Mike Comtolle escorted me into a small meeting room where the small talk of several people came to a halt at our entrance. Two women and one other man sat at the table, all smartly dressed in the latest lawyer fashion. My sneakers scrubbed the floor like I was the janitor as Mike led me to the head of the table and sat me down. They rattled off names, but I’d be lucky to remember Mike Comtolle and that was only because I’d already immaturely imagined our names merging. Janet Comtolle. It wasn’t awful. I wasn’t serious, but it was a way to force myself to remember a name.
“Water or coffee?” Mike asked me, and I was struck by the image of Mr. Slick waiting on Ms. Scruffy.
“I just came from the café across the street,” I tried for a casual answer, but flubbed it by adding, “if I drink much more, I’ll need to remember how to use a bathroom.”
They were pretty cool about it. They just chuckled a bit. I would have gotten a one-liner bonus for it, but that was more proof that I wasn’t in a VR dream. Mike poured some water for me and slid a chocolate Danish near my left hand. It looked flaky and I wasn’t in VR. If I ate that, I’d look ridiculous with flakes of chocolate and stuff everywhere.
“Thanks,” I smiled at him, trying for casually amused.
“Just to get to the point, Ms. Mosely,” the woman with a perfect real-world smile that had used expensive whitening agents said to me to break the tension. “We are interested in being your agents. We are aware that you haven’t wanted an agent thus far, but we’d like a chance to change your mind.”
“I thought you were a parole officer,” I accused Mike, lacing my fingers over my stomach and leaning back.
“You were rather adamantly against them, so I decided to get creative,” his mouth twitched with a smirk that he hid easily behind a nice smile.
“We didn’t mean that we wanted to trick you,” said the other woman with perfect hair scooped up in a delicate bun held in place by fancy chopstick looking things. “Mike has made it clear that you are far too smart to fall for that sort of trickery. We just want to make sure you saw a good offer before you were deluged with a bunch of mediocre ones.”
“We offered the prison system a hefty finder’s fee for a chance to offer you a parole work-release program,” smiley-woman said. They were a good team, but they reminded me that Tami and Jean were a better one.
“Mike shot me a lowball offer where I would end up a slave to the system,” I accused, not liking the whitewashing act.
“I’m sorry for that, really,” Mike sounded sincere. “The prison system had some nasty conditions for an early release, and I was trying to work them into our package. I can see where it looked like a raw deal. We’d have negotiated you out of it as soon as your program was making money, but without the prison system getting a cut of anything, Dr.
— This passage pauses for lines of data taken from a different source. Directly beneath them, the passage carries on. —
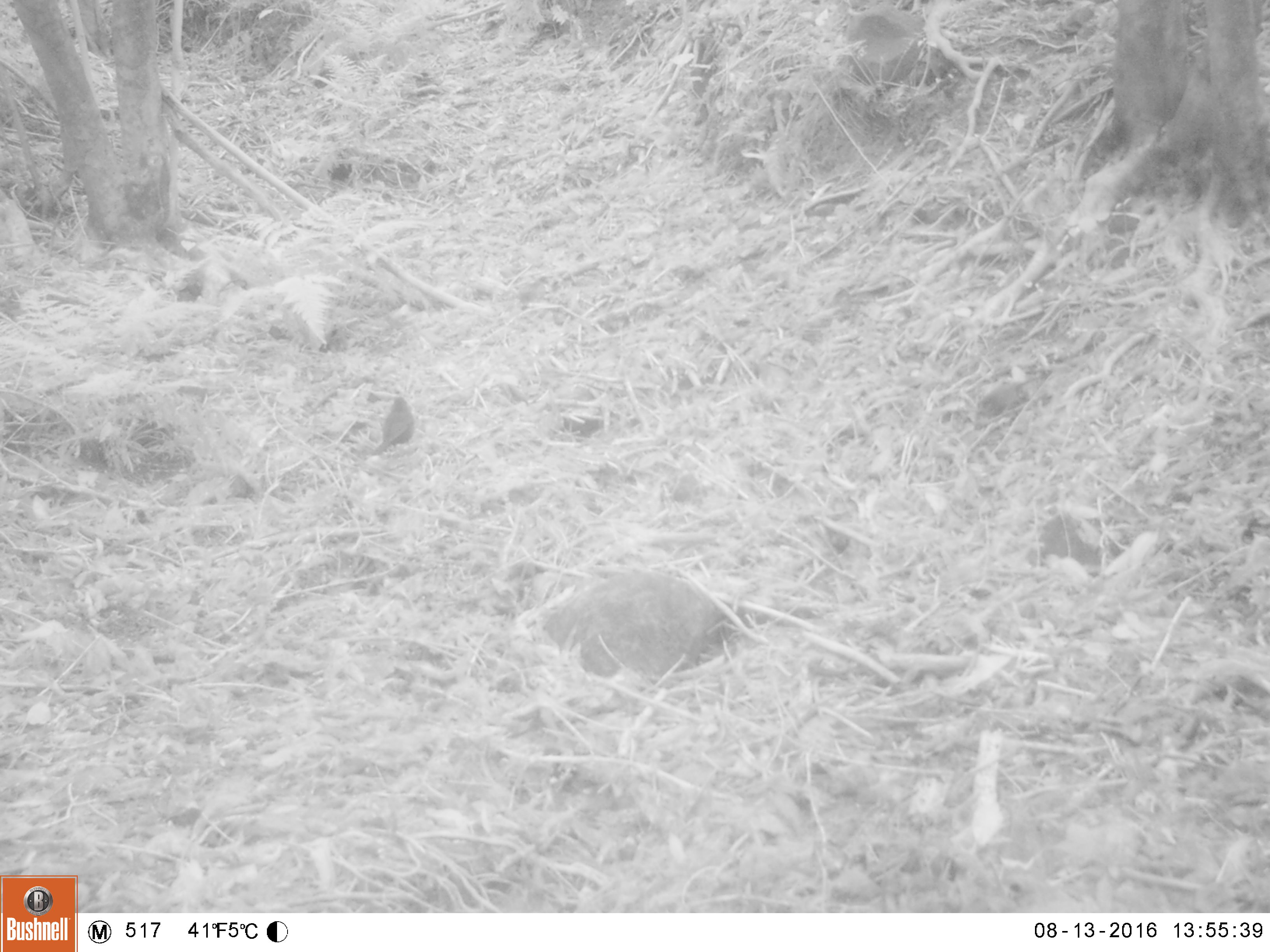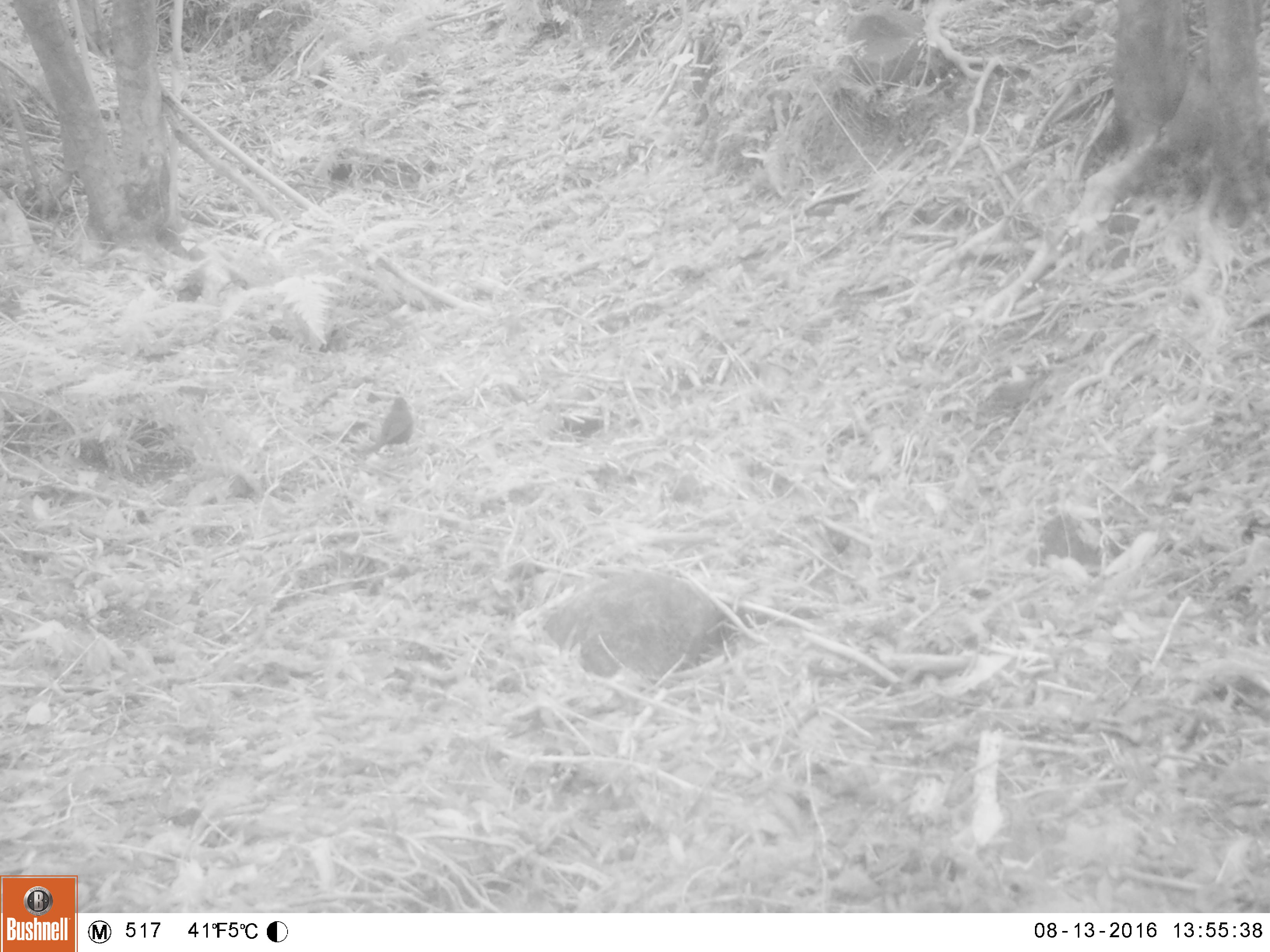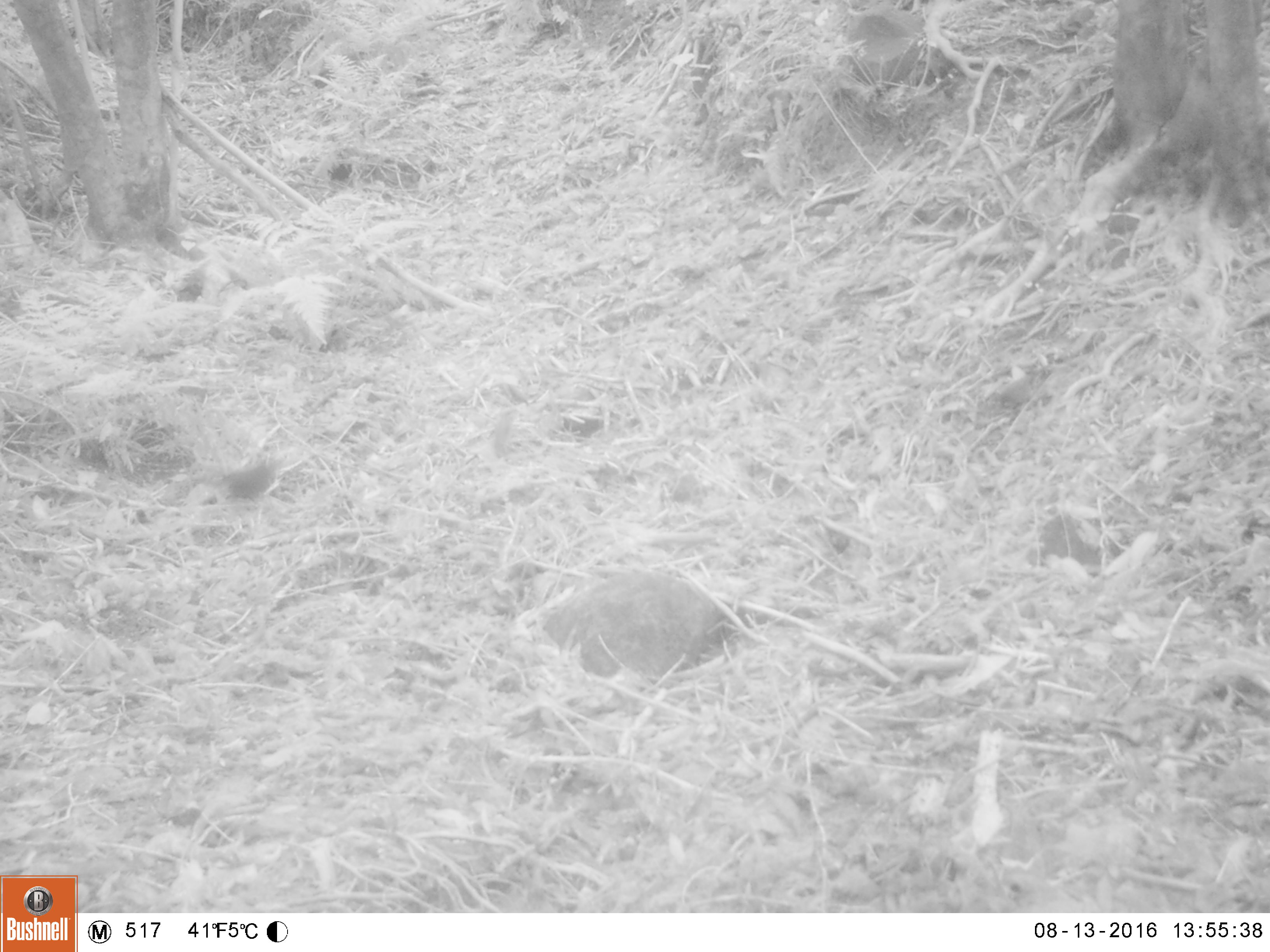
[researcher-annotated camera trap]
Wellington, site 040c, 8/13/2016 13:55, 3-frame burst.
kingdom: Animalia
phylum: Chordata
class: Aves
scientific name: Aves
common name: bird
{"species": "bird (Aves)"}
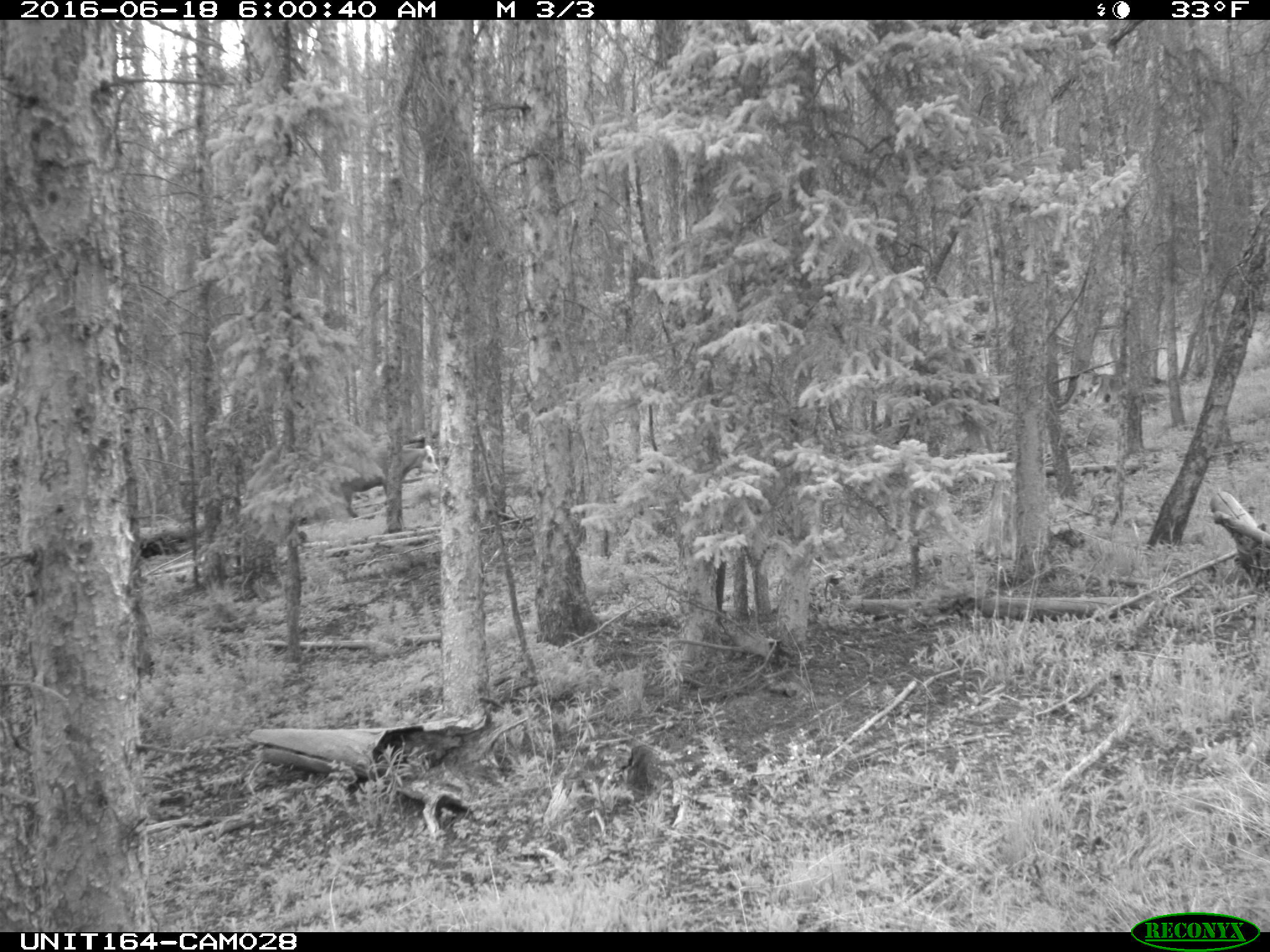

Phendal was adamant that you be subject to some nasty side-effects.”
“The halfway house?” I prodded, ticking off a finger.
“It would only have been for the first month, then we could buy out,” he shrugged.
“The prison pods?” I went on, ticking off another finger.
“We’d have updated them,” Perfect-smile nodded. “We’re pretty good at buying off the prison system, but it seems like you did a better job of screwing them than they normally do screwing your fellow inmates. We’re impressed.”
“Not to be rude, but you being impressed doesn’t pay my rent or get me my crew back,” I tried to sound reasonable, but was there a reasonable way to say that?
“Actually, young lady, it does,” the lone other man spoke up, and if Mike was charming, this man was scary, like in a he owns half of Hollywood way.